Background - 24yr hardgainer, very average recovery and seem to do best with 2x-3x week. Not trying to get huge but build a strength base and some muscle all over.

Exercise choices - My upper body is weak, I started doing bench but because it was so pathetic figured pushups might be in order first?

I know squats are great but they are not as good for my structure - long limbs, very partial to back injuries. Nevertheless I've persisted with front squats (going just past parallel) all last year and made minimal gains. Constant knee and back issues. I find the split squat much better and already killing my legs.

Overall plan:

*Mon *

Split squat

leg curl

calf raise

*Thrus *

Deadlift

chinups

Abs

*Sat *

Pushups

BB shoulder press

BB tri overhead / french press

Abs

What you reckon? too much. I've worked out on/off for a few years but I'm still weak and don't want to overdo it. I'm worried cus the lats are getting hit 2x with the pushups and chins.


----------



## Nytol (Jul 16, 2005)

Good looking split there mate.

I would do bench instead of the pushups though, as it is easier to gauge progress on it, regardless of how weak it is, once you double your current strength, you will have made progress.

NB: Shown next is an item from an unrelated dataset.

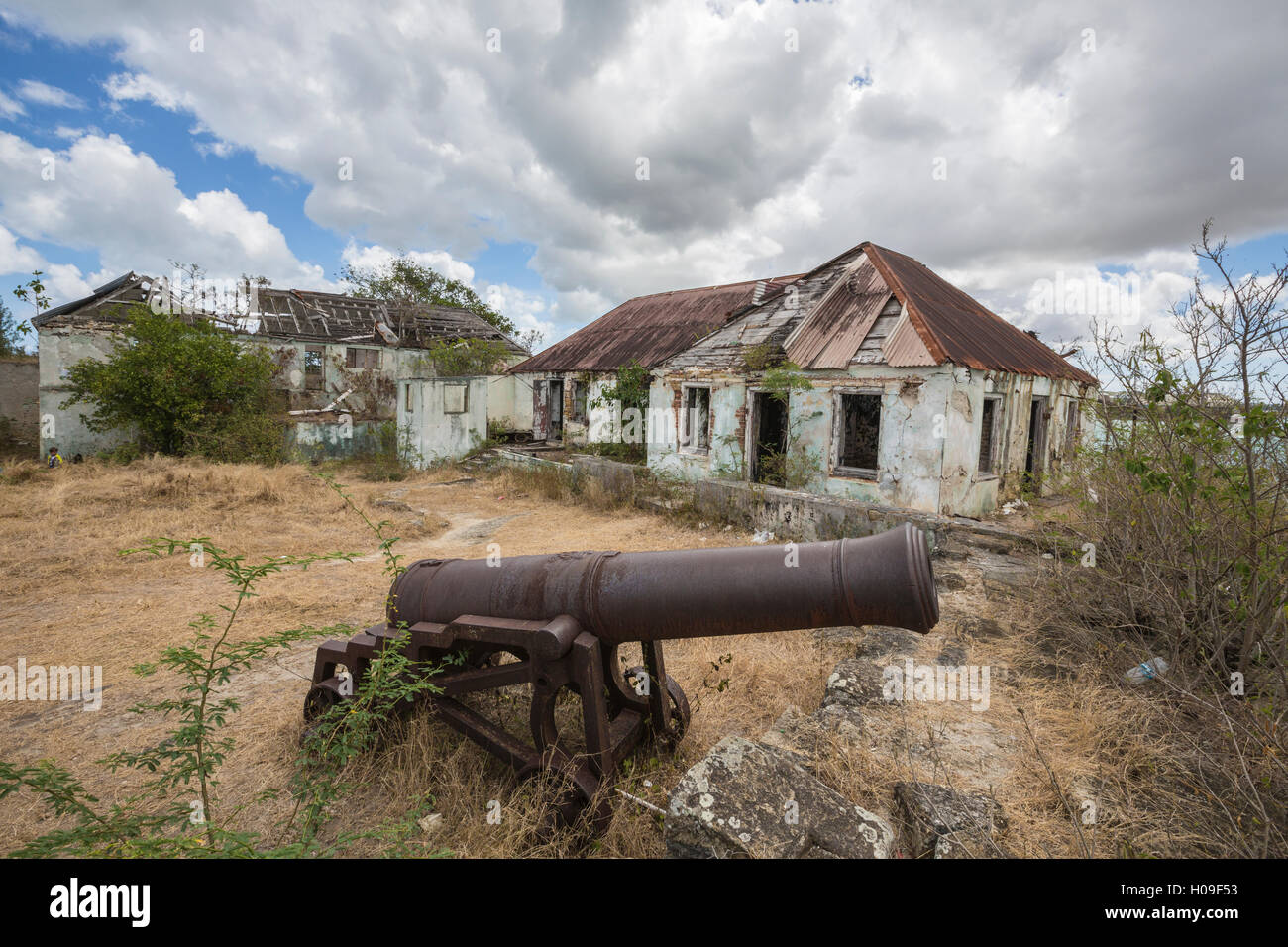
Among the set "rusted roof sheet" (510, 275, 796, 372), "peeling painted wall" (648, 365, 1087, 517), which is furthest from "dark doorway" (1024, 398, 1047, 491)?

You could also drop the Over Head FP to start with as the triceps are getting hit on bench and BB shoulder press.


----------



## Frijiman (Nov 23, 2007)

Im sure youve got stronger over the past few years of training. How much could you lift when you first started training and how much can you lift now. Bench for example......

:lift:


----------



## quadrant6 (Nov 28, 2007)

> Good looking split there mate.
> 
> I would do bench instead of the pushups though, as it is easier to gauge progress on it, regardless of how weak it is, once you double your current strength, you will have made progress.
> 
> You could also drop the Over Head FP to start with as the triceps are getting hit on bench and BB shoulder press.


Cheers

Maybe the leg curls could go for now too, I've always done them so a break is in order.

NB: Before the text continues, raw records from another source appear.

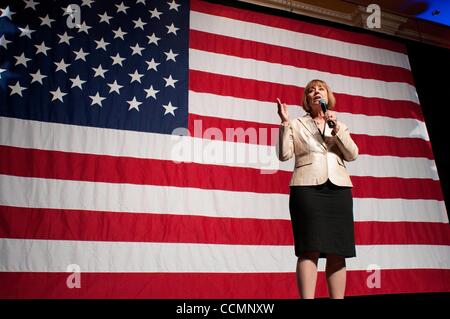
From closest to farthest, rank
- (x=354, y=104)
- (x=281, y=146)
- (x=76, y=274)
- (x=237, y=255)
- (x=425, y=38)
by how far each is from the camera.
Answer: (x=281, y=146) → (x=76, y=274) → (x=237, y=255) → (x=354, y=104) → (x=425, y=38)

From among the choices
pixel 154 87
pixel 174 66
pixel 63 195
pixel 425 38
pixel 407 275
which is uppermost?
pixel 425 38

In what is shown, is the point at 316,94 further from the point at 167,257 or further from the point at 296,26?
the point at 296,26

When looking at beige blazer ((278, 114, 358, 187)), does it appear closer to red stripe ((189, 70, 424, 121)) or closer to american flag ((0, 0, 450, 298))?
american flag ((0, 0, 450, 298))

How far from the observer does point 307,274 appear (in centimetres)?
147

With that in mind, i might head back to a 2 day split which seems to go well for me.

*Mon:*

Split Squats

Deads

Pull-ups

*Fri*

BB Bench

BB Shoulder Press

Abs

This avoids any overlap. Mon is gonna be taxing as but once I'm pushing more serious weight or if I stop progressing, I can split the deads and squats to different days again.


----------



## Nytol (Jul 16, 2005)

If you work hard on it, that split will work very well indeed.


----------



## Bulldozer (Nov 24, 2006)

Nytol said:


> If you work hard on it, that split will work very well indeed.


Agreed !!

Abbreviated training rocks.


----------



## quadrant6 (Nov 28, 2007)

I changed my mind, **** the slight overlap, I did the Mon workout tonight and I don't think I'll be doing deads after splits squats again!

Revised:

*Tues:*

Deads

Pull-ups

Abs

*Fri*

BB Bench

BB Shoulder Press

Split Squats

:lift:



> You could also drop the Over Head FP to start with as the triceps are getting hit on bench and BB shoulder press.

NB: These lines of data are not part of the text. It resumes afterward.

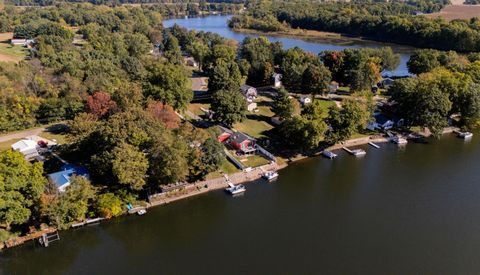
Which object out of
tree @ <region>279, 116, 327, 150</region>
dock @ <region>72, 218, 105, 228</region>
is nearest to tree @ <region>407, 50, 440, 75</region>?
tree @ <region>279, 116, 327, 150</region>

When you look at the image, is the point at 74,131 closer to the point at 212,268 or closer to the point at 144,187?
the point at 144,187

Yeah, it's hard for me not to throw in some direct tricep and calf work - because I'm worried they'll be neglected - seems stupid me saying that when I don't have much muscle anyway! but they only get sore when i do direct work


----------



## Nytol (Jul 16, 2005)

Gains said:


> I'm seriously considering starting abbreviated training to replace the 3 day split I've been using for years.
> 
> I was also thinking the same thing as you though- will the bis & tris get enough of a workout using the routine shown above?


Give it a fair shot, and unless you lose a decent amount of fat, I bet your arms do not shrink and if anything grow.


----------



## MarkSk89 (Aug 19, 2008)

Awesome looking routine

few little things you could consider.

Adding in the calf exercise, the bench/shoulder press both work your triceps, but the calfs are the only 'large' muslce that is not worked at all.

This could put to rest your NEED for extra.

(Just an idea, and not necessary by any means)

A great thing about this routine, if you start getting stalls on your bench and shoulder, you can change them to dumbbells to try boost gains.

No idea how taxing split squats are but it might be worth prioritising them on your friday, then follow with bench and shoulder.

The squat usually takes more 'energy' and using the whole body gets the blood flow going much better.

Great routine tho.


----------